WHAT TO PRODUCE
Update the records below, changing every "rusty naval mine" to "sea mine" and keeping everything else the same. Omit the pictures from your answer.

Questions about pictured scenes
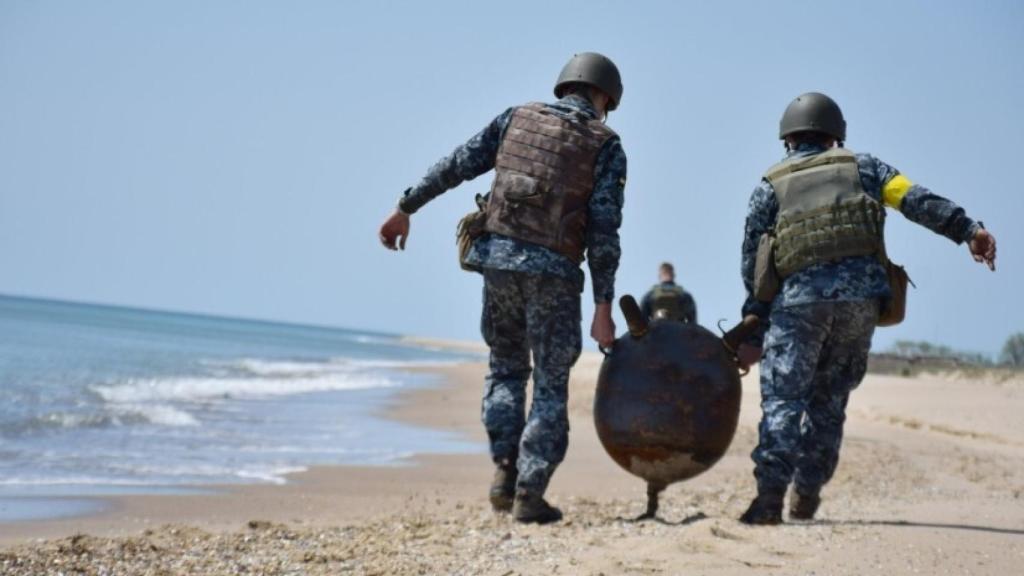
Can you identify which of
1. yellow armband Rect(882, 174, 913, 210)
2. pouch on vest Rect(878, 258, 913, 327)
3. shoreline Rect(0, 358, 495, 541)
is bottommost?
shoreline Rect(0, 358, 495, 541)

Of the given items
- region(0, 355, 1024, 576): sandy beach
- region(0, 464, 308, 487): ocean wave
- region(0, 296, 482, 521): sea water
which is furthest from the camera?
region(0, 296, 482, 521): sea water

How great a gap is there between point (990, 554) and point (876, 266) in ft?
4.85

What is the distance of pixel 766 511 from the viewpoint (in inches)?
221

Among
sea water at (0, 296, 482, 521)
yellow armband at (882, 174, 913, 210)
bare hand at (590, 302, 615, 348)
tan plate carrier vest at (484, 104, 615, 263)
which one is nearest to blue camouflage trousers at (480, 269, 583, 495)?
bare hand at (590, 302, 615, 348)

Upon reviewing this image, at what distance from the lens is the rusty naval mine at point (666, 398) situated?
19.0 ft

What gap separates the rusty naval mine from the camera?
5785 mm

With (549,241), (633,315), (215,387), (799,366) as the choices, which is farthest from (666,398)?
(215,387)

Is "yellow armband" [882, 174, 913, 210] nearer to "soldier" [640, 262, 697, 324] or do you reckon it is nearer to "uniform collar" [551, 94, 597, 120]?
"uniform collar" [551, 94, 597, 120]

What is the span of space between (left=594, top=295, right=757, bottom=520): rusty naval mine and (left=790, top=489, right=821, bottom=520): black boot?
1.73 feet

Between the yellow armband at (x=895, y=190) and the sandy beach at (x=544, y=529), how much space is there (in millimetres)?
1610

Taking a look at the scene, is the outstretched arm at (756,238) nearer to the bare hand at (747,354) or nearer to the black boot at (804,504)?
the bare hand at (747,354)

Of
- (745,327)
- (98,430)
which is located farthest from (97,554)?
(98,430)

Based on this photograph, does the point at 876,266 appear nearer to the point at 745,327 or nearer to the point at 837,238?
the point at 837,238

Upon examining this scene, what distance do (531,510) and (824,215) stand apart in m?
2.09
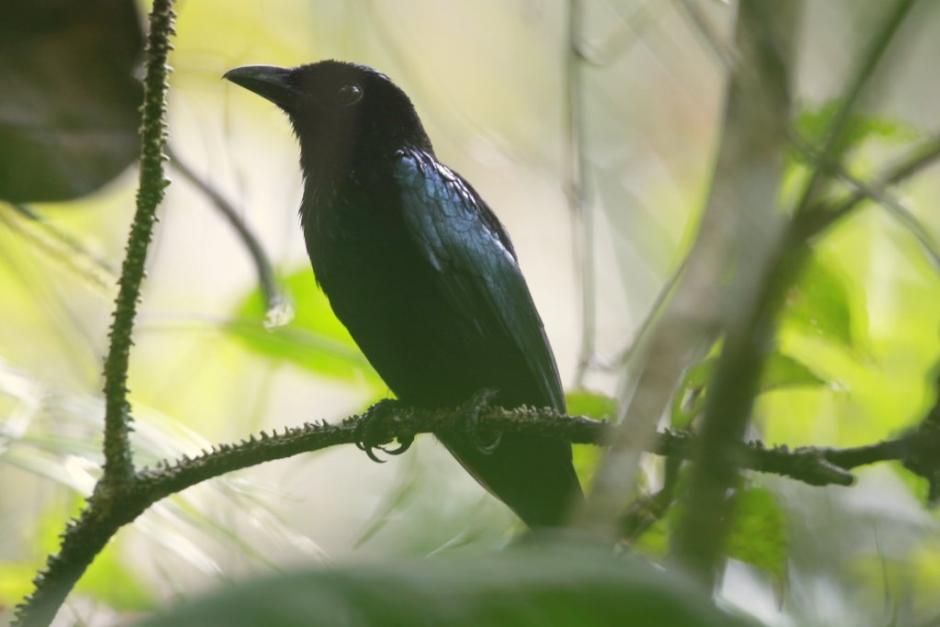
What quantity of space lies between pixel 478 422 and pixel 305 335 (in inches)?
31.7

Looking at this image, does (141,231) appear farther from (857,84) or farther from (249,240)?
(857,84)

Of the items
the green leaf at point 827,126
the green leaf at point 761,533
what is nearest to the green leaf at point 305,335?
the green leaf at point 761,533

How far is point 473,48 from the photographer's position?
492 centimetres

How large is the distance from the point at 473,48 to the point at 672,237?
148 cm

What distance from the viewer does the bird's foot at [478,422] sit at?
109 inches

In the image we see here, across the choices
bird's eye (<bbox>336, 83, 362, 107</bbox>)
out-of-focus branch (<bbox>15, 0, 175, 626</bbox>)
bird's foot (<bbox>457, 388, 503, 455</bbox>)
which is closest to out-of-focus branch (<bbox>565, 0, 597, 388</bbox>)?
bird's foot (<bbox>457, 388, 503, 455</bbox>)

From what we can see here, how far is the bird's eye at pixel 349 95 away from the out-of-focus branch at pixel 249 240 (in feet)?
2.60

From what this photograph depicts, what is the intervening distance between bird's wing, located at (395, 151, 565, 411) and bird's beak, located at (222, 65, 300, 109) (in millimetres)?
510

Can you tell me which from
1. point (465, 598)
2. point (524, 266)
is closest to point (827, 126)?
point (465, 598)

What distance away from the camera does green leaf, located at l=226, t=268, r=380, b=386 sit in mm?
3115

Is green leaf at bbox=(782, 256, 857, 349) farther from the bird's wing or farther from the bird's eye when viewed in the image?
the bird's eye

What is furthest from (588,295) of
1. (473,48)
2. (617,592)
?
(473,48)

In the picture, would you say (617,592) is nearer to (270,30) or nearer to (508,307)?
(508,307)

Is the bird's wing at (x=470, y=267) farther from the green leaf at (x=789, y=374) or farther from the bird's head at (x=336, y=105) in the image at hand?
the green leaf at (x=789, y=374)
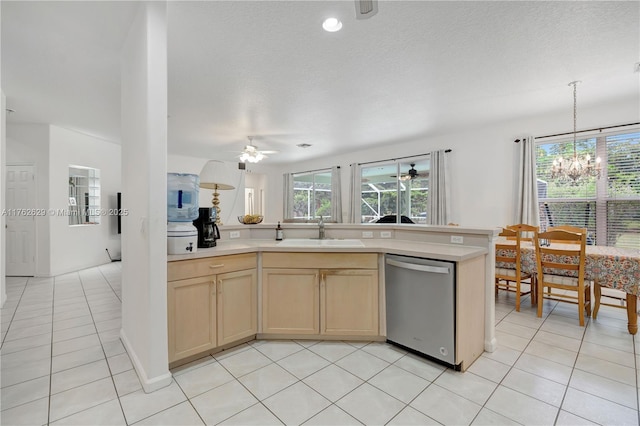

SOLUTION FOR THIS PROBLEM
Can you identify which of
1. yellow armband Rect(882, 174, 913, 210)
2. pouch on vest Rect(878, 258, 913, 327)
3. shoreline Rect(0, 358, 495, 541)
is bottommost?
shoreline Rect(0, 358, 495, 541)

Of the given items
- region(0, 355, 1024, 576): sandy beach
- region(0, 464, 308, 487): ocean wave
- region(0, 296, 482, 521): sea water
which is furthest from the camera?
region(0, 296, 482, 521): sea water

How great a gap is there between point (990, 554) and point (876, 266) in ft?
4.85

What is the distance of pixel 766 511 from the viewpoint (in inches)?
221

Among
sea water at (0, 296, 482, 521)
yellow armband at (882, 174, 913, 210)
bare hand at (590, 302, 615, 348)
tan plate carrier vest at (484, 104, 615, 263)
which one is nearest to blue camouflage trousers at (480, 269, 583, 495)?
bare hand at (590, 302, 615, 348)

Upon reviewing this image, at what distance from the lens is the sea mine at point (666, 398) situated?
19.0 ft

What gap separates the sea mine from the camera?
5785 mm

With (549,241), (633,315), (215,387), (799,366) as the choices, which is farthest from (666,398)?
(215,387)

Is "yellow armband" [882, 174, 913, 210] nearer to "soldier" [640, 262, 697, 324] or do you reckon it is nearer to "uniform collar" [551, 94, 597, 120]?
"uniform collar" [551, 94, 597, 120]

What is the span of space between (left=594, top=295, right=757, bottom=520): sea mine and (left=790, top=489, right=821, bottom=520): black boot?
1.73 feet

Between the yellow armband at (x=895, y=190) and the sandy beach at (x=544, y=529), how much space is there (in millimetres)?
1610

Taking a look at the scene, is the outstretched arm at (756,238) nearer to the bare hand at (747,354) or nearer to the black boot at (804,504)?
the bare hand at (747,354)

Of
- (745,327)
- (98,430)
which is located farthest from (97,554)?
(98,430)

Based on this photograph, does the point at 876,266 appear nearer to the point at 745,327 or nearer to the point at 837,238?
the point at 837,238

Upon examining this scene, what distance do (531,510) and (824,215) stand apart in m?
2.09
What quantity of space lies between pixel 478 422 and pixel 305 335 (in inches)?
31.7

Looking at this image, does (141,231) appear farther from (857,84) or farther from (249,240)?
(857,84)

Of the items
the green leaf at point 827,126
the green leaf at point 761,533
what is nearest to the green leaf at point 305,335?
the green leaf at point 761,533

How far is point 473,48 from the photographer's position?
492 centimetres

How large is the distance from the point at 473,48 to the point at 672,237?
148 cm

What distance from the viewer does the bird's foot at [478,422] sit at?
109 inches

In the image we see here, across the choices
bird's eye (<bbox>336, 83, 362, 107</bbox>)
out-of-focus branch (<bbox>15, 0, 175, 626</bbox>)
bird's foot (<bbox>457, 388, 503, 455</bbox>)
which is closest to out-of-focus branch (<bbox>565, 0, 597, 388</bbox>)?
bird's foot (<bbox>457, 388, 503, 455</bbox>)

From what we can see here, how far is the bird's eye at pixel 349 95 away from the out-of-focus branch at pixel 249 240 (in feet)?
2.60

From what this photograph depicts, what is the intervening distance between bird's wing, located at (395, 151, 565, 411) and bird's beak, located at (222, 65, 300, 109) (in millimetres)?
510

Can you tell me which from
1. point (465, 598)
2. point (524, 266)
is closest to point (827, 126)?
point (465, 598)

What distance away from the camera does green leaf, located at l=226, t=268, r=380, b=386 sit in mm?
3115

Is green leaf at bbox=(782, 256, 857, 349) farther from the bird's wing or farther from the bird's eye when viewed in the image?
the bird's eye

What is furthest from (588,295) of
1. (473,48)
2. (617,592)
?
(473,48)

In the picture, would you say (617,592) is nearer to (270,30) or nearer to (508,307)?
(508,307)

Is the bird's wing at (x=470, y=267) farther from the green leaf at (x=789, y=374) or farther from the bird's head at (x=336, y=105) in the image at hand?
the green leaf at (x=789, y=374)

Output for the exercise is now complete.